Its nice to see smart people in the industry like Dave Aitel (, catching up to things we have been quietly providing to our clients for years. Attack Simulation and Threat Response / Reduction have been big focuses for Attack Research for a while now.

First I will address Attack Simulation. Many of the high end (fortune 100 and above) customers already know what machines they need to patch, or that they have weak passwords or vulnerable applications. There is still a place for the vuln scan companies and the PCI auditors, but for those companies who have dealt with those issues and are trying to deal with the most serious threats, rather than the noise, there is a whole different set of questions they need to answer:

1.) How will their detection and response teams perform under pressure?
2.) What are the attack paths that will likely be taken to compromise "crown jewels", be that customer data, IP, source code, etc.?
3.) How does exfiltration of high value data look in their environment?
4.) What does it look like  in their infrastructure when an attacker sits quietly sniffing and collecting host surveys, using sysadmin credentials, adding vulnerabilities to internal source, over long periods of time rather than a week long scan and bang?

There is lots more but you get the idea. Our APTSim program has been answering those questions for several years. (First published September 19th, 2012, but had been operating for a while before it was publicly announced). In this program we have done things like:

- Exfiltraton tests using custom written steg, network protocol based covert channels, data to superaudible tones to cell phone mic.
- Built mis-attributable command and control infrastructures overseas to mimic APT type campaigns.
- Engaged in DLP evasion exercises.
- Built custom hardware to implant in intercepted employee's equipment.
- Modified high value client source code to introduce subtle access mechanisms.

We first publicly demonstrated command and control tools communicating over Tor in 2009 (

Next we have Threat Response, or as we like to call it, Threat Reduction. Many of our clients have come to us stating a problem. They have purchased many Threat Intel feeds, they get thousands and thousands of signatures or IOCs a day, bulletins rehashing twitter conversations, or someone charging them $20,000 a month to scrape Pastebin for their company brand. But what should they do with all this information? Often they dont have the infrastructure, personnel, skillsets, or internal political clout to take action on all of this "intelligence". And how many of these 100000s of items really pose a direct, targeted, threat which warrants real concern beyond the question: "Ok, how fast can we re-image 1000 workstations". Not as many as you might think.

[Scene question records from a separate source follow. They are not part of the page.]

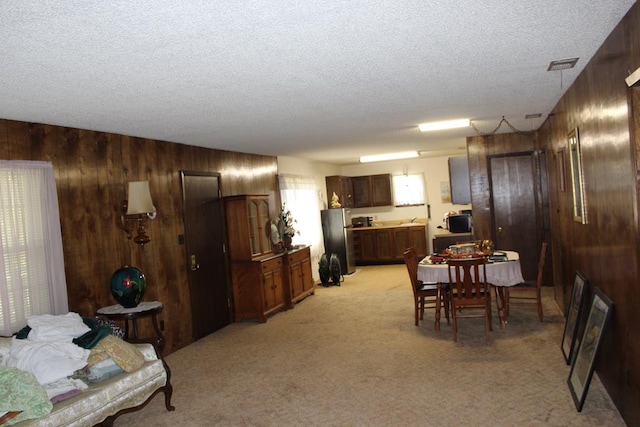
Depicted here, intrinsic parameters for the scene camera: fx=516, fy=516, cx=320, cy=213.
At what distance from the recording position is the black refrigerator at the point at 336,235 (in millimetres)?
10266

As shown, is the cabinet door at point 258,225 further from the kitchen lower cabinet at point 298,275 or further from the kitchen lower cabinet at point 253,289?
the kitchen lower cabinet at point 298,275

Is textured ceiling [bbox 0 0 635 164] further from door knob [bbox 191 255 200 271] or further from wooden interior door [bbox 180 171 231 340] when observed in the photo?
door knob [bbox 191 255 200 271]

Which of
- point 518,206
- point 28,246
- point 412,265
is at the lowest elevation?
point 412,265

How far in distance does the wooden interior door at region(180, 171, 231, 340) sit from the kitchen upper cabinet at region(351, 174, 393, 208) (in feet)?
18.5

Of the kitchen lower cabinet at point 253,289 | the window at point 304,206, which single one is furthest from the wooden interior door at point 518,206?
the kitchen lower cabinet at point 253,289

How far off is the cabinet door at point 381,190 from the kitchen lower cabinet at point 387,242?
752 mm

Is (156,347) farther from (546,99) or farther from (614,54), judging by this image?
(546,99)

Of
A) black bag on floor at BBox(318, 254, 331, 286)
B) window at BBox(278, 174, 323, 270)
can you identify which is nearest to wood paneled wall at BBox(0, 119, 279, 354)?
window at BBox(278, 174, 323, 270)

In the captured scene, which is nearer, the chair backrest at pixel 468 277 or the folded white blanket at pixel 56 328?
the folded white blanket at pixel 56 328

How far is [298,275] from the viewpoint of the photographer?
8000 millimetres

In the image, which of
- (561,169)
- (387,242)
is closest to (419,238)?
(387,242)

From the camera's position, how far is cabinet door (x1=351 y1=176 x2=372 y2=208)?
12.0 metres

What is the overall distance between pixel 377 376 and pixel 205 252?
2.97m

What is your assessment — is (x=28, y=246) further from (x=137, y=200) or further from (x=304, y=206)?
(x=304, y=206)
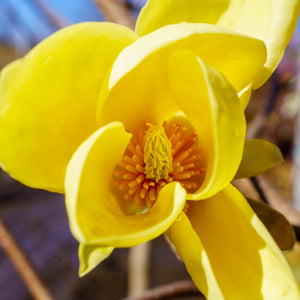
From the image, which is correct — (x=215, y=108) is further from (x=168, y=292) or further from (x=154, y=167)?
(x=168, y=292)

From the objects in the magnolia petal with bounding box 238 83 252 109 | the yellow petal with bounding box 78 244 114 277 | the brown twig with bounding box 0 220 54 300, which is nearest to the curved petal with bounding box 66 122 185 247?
the yellow petal with bounding box 78 244 114 277

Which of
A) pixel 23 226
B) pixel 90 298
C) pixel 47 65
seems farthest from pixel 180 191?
pixel 23 226

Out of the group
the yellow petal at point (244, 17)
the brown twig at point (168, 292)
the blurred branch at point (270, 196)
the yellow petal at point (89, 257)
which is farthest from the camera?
the brown twig at point (168, 292)

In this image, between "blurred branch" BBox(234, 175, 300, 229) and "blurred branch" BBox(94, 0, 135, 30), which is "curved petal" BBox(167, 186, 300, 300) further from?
"blurred branch" BBox(94, 0, 135, 30)

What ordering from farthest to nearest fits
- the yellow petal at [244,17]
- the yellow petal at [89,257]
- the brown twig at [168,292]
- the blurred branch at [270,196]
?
the brown twig at [168,292]
the blurred branch at [270,196]
the yellow petal at [244,17]
the yellow petal at [89,257]

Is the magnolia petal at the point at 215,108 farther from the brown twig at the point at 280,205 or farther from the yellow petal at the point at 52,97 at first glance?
the brown twig at the point at 280,205

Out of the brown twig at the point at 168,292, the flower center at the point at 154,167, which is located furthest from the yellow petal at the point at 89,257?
the brown twig at the point at 168,292
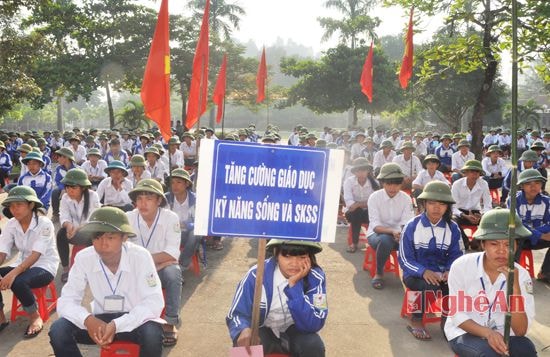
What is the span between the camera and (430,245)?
197 inches

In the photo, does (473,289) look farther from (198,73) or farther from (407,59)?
(407,59)

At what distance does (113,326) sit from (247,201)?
1.42 meters

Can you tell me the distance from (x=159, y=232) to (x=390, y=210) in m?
3.07

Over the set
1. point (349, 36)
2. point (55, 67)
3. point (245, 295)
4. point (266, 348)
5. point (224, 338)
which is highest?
point (349, 36)

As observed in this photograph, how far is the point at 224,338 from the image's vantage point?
186 inches

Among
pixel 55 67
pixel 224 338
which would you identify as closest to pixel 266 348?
pixel 224 338

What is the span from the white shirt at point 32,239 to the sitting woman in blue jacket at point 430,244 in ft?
11.7

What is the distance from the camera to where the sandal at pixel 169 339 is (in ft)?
14.9

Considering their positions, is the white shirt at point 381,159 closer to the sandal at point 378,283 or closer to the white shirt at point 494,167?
the white shirt at point 494,167

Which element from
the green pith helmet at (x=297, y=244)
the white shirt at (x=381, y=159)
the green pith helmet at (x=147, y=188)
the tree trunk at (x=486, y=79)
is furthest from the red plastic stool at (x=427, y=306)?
the tree trunk at (x=486, y=79)

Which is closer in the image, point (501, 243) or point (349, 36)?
point (501, 243)

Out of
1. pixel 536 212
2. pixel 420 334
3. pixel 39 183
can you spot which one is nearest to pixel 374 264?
pixel 420 334

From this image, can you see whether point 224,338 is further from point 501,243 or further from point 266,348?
point 501,243

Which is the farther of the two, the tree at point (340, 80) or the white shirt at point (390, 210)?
the tree at point (340, 80)
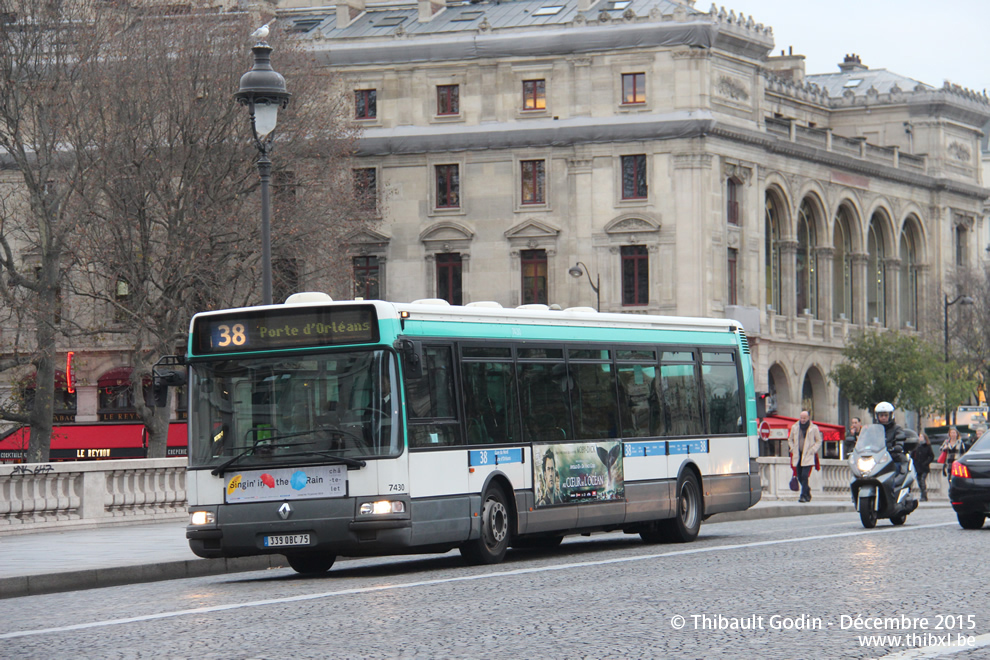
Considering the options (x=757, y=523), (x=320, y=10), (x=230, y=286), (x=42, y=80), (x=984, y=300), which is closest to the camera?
(x=757, y=523)

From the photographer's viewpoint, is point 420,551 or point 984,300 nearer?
point 420,551

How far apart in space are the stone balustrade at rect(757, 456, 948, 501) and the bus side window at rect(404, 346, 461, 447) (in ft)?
53.2

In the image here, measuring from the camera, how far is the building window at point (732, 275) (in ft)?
211

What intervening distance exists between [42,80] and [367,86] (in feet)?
85.5

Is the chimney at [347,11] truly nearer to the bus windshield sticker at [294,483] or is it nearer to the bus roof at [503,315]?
the bus roof at [503,315]

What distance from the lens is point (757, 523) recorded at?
27.2 m

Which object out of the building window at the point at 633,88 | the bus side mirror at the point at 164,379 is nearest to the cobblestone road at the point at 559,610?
the bus side mirror at the point at 164,379

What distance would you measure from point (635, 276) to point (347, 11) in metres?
16.7

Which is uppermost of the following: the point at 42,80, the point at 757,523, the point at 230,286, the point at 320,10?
the point at 320,10

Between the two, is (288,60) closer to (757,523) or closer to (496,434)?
(757,523)

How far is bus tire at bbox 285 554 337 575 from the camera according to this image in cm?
1712

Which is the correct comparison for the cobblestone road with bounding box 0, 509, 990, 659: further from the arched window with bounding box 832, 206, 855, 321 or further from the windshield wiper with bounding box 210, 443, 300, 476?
the arched window with bounding box 832, 206, 855, 321

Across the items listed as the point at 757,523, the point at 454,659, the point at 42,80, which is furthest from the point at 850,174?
the point at 454,659

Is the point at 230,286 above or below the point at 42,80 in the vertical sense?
below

These companies don't need threat intel, as it is being currently sold, they need Threat Reduction, which is exactly what we have been providing for years. Our clients get notices from us saying "There was a threat targeting you specifically, here is the brief description, it's been handled per our agreed upon ROE", rather than "here are 10,000 IOCs, good luck, hope you can stop them yourself!" which amounts to basically a huge, never ending, trouble ticket.  This type of service that we provde involves a deep understanding of the client's business and priorities, trust, and the ability to actually DO something about specific threats. This might mean that we make customized modifications to the client's detection / blocking tools, a week before we know a specific type of attack is going to hit them, surveilling a specifc group of actors known to pose a problem (In person, online, etc.), taking down a bot net, or arranging for the delivery of cease and desist notices. It involves developing information sources around the world that go beyond a simple web crawler. Our clients are in the business of producing energy, managing people's money, or manufacturing devices you use every day. They are not in the business of sorting through an internet worth of MD5 sums! That is not their expertise, nor should it have to be. (Some places do have crack internal teams, and they have my respect, but it is not realistic to think that everyone can have 20 FTEs on staff with all the requisite skillsets from RE to exploit reconstruction.)

Like AV, threat intel is one of those things that's probably somewhat helpful to have on hand, but doesn't do much to help organizations deal with specific, focused concerns about their highest priority interests. They need Threat Reduction, they need true, real world, exercising of their detection and response teams, and I am glad to see others I respect finally catching up to the idea.